■ Excerpt provided ■
Recently, in the comments section David R. from Fla. has been mildly defending R2K theory by quoting Dr. Meredith Kline. I thought I would interact a little with David’s pull quotes. I hope to help pull back the curtain on the problems with this thinking.
Some people might remember Dr. Kline as the man who built a straw man out of Dr. Greg Bahnsen’s Theonomic position and then proceeded to destroy the straw man he had built, insuring before he wrote his unseemly attack piece that Dr. Bahnsen would not be able to respond to his attack piece in the same journal in which Dr. Kline attacked Dr. Bahnsen.
David R. writes,
In Kingdom Prologue, Kline has a very helpful discussion of the common grace city and its relationship to the kingdoms of God and Satan. He describes two aspects of the common grace city, that of religious antithesis and common grace, as follows:
David R. then quotes Dr. Meredith Kline,
“There is in the city a spiritual malignancy, the fatal consequence of the usurpation of the world kingdom by Satan and the prostitution of the city to demonic service. In the lurid expose found in the apocalyptic mode of Scripture, the satanically perverted urban power structure is seen as a beast savagely turned against the citizens of the city who refuse its mark…. The victims are not those disadvantaged in things temporal. It is rather a matter of religious antithesis, an ancient diabolical enmity. It is against the redeemed of the Lamb that the controlling powers of the world kingdom direct their hellish hostility.

■ Objective A ■
Write out the entries again from their start through the line containing "[308, 194, 344, 239]", requests included, adding -9 to every bounding-box coordinate in the answers. Leave the pictures out.
The entries that follow are unrelated to the post.

[Collected entries of data]
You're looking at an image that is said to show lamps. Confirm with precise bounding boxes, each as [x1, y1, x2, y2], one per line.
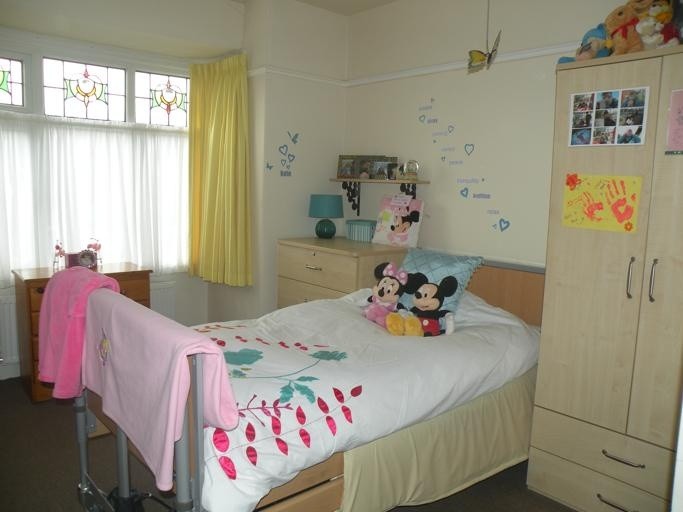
[308, 194, 344, 239]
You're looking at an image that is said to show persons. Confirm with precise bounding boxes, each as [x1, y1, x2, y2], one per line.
[341, 158, 396, 181]
[573, 90, 645, 145]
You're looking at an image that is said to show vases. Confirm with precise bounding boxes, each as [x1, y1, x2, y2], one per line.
[53, 257, 59, 272]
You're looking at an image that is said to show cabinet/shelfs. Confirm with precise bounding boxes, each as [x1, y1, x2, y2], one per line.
[276, 237, 406, 311]
[525, 46, 683, 512]
[14, 270, 155, 404]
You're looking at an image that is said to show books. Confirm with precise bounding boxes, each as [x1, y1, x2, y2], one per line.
[372, 195, 424, 248]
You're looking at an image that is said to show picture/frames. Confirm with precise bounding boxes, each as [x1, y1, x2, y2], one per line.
[338, 155, 397, 179]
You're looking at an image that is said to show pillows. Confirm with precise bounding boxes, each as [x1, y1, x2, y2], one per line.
[394, 248, 484, 329]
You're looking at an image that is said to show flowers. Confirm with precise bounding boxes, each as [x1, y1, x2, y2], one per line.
[54, 240, 65, 259]
[87, 238, 101, 253]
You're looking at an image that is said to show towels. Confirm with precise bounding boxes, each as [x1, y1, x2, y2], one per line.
[37, 266, 120, 400]
[81, 287, 239, 492]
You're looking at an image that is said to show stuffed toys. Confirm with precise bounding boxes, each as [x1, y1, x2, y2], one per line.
[383, 269, 459, 338]
[553, 0, 683, 65]
[360, 262, 417, 330]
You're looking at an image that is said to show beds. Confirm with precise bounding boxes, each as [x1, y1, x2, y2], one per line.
[36, 248, 547, 512]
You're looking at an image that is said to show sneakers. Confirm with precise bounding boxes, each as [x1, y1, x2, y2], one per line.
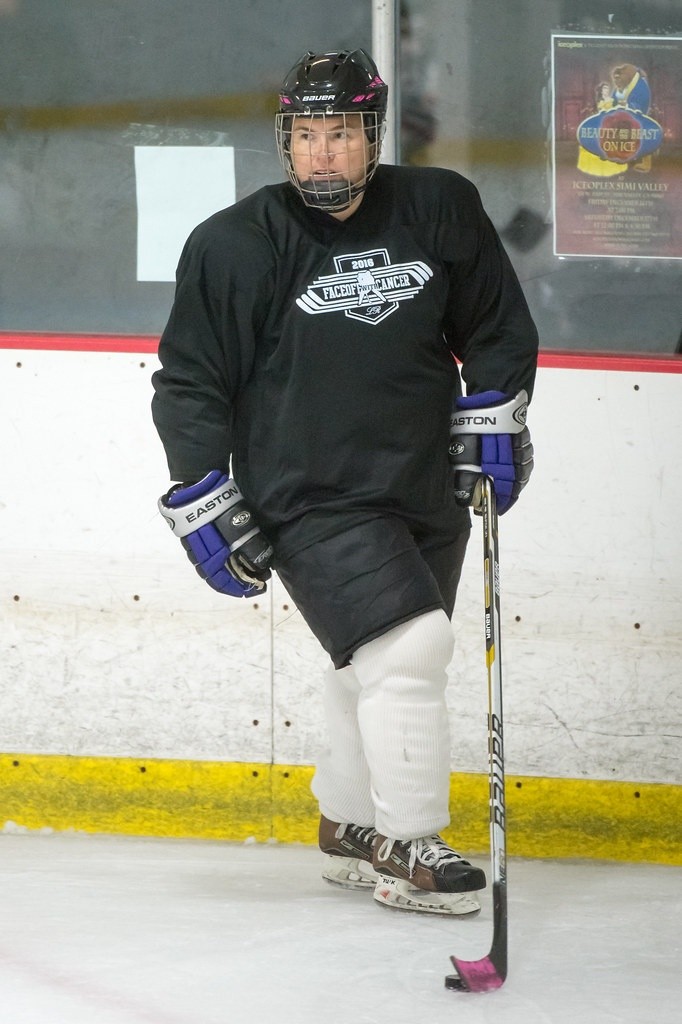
[318, 814, 487, 918]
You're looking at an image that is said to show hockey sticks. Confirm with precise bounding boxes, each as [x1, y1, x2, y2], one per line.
[450, 476, 508, 994]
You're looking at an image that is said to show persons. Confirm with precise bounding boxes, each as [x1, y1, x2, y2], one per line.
[150, 48, 540, 918]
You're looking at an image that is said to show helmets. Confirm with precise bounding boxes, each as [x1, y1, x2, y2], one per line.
[277, 49, 390, 145]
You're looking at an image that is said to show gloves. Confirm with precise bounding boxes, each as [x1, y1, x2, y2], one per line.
[451, 386, 535, 519]
[156, 467, 275, 599]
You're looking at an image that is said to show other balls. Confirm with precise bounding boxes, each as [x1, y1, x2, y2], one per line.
[445, 973, 463, 991]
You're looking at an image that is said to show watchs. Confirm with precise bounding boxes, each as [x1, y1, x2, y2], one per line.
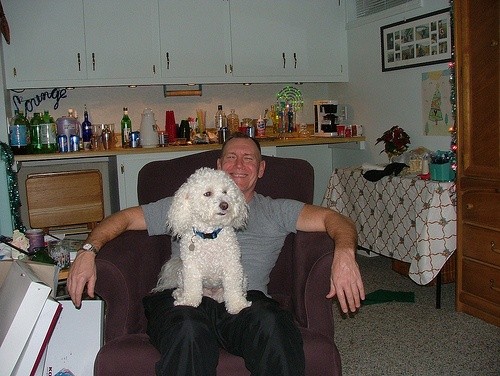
[77, 243, 98, 255]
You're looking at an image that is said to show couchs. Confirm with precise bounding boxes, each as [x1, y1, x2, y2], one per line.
[65, 148, 342, 376]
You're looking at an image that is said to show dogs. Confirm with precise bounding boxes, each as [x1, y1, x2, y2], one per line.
[148, 167, 253, 314]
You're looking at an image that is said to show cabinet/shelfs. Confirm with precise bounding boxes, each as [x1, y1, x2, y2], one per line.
[0, 0, 350, 89]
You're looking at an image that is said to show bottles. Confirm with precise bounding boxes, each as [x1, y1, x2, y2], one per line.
[26, 229, 45, 252]
[214, 102, 296, 137]
[8, 110, 57, 153]
[121, 107, 131, 148]
[81, 112, 92, 151]
[139, 108, 159, 149]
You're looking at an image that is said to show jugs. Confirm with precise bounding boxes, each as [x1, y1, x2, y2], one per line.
[55, 116, 82, 151]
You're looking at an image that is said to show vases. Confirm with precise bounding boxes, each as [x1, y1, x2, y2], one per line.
[385, 150, 402, 163]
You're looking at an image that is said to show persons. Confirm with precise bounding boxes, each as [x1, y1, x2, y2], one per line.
[67, 131, 364, 376]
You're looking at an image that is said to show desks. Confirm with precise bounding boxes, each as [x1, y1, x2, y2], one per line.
[320, 161, 457, 309]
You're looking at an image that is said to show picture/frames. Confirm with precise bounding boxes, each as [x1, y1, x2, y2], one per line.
[380, 6, 454, 72]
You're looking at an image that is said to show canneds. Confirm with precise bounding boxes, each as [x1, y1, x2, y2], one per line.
[69, 134, 80, 152]
[58, 134, 68, 152]
[247, 125, 255, 138]
[129, 132, 138, 148]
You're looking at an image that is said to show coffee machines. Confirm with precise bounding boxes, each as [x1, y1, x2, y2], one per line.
[311, 99, 340, 137]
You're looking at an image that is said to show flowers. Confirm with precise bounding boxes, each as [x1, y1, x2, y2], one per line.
[374, 125, 411, 158]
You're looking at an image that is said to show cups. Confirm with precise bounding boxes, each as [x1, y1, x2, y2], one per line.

■ Objective B ■
Copy the part of the post that opens with the words containing "Recently, in the" and closes with "with this thinking.".

■ Exercise solution A ■
You're looking at an image that is said to show lamps. Confirm with precise bounding boxes, each as [x1, y1, x2, y2], one per line.
[299, 185, 335, 230]

■ Exercise solution B ■
Recently, in the comments section David R. from Fla. has been mildly defending R2K theory by quoting Dr. Meredith Kline. I thought I would interact a little with David’s pull quotes. I hope to help pull back the curtain on the problems with this thinking.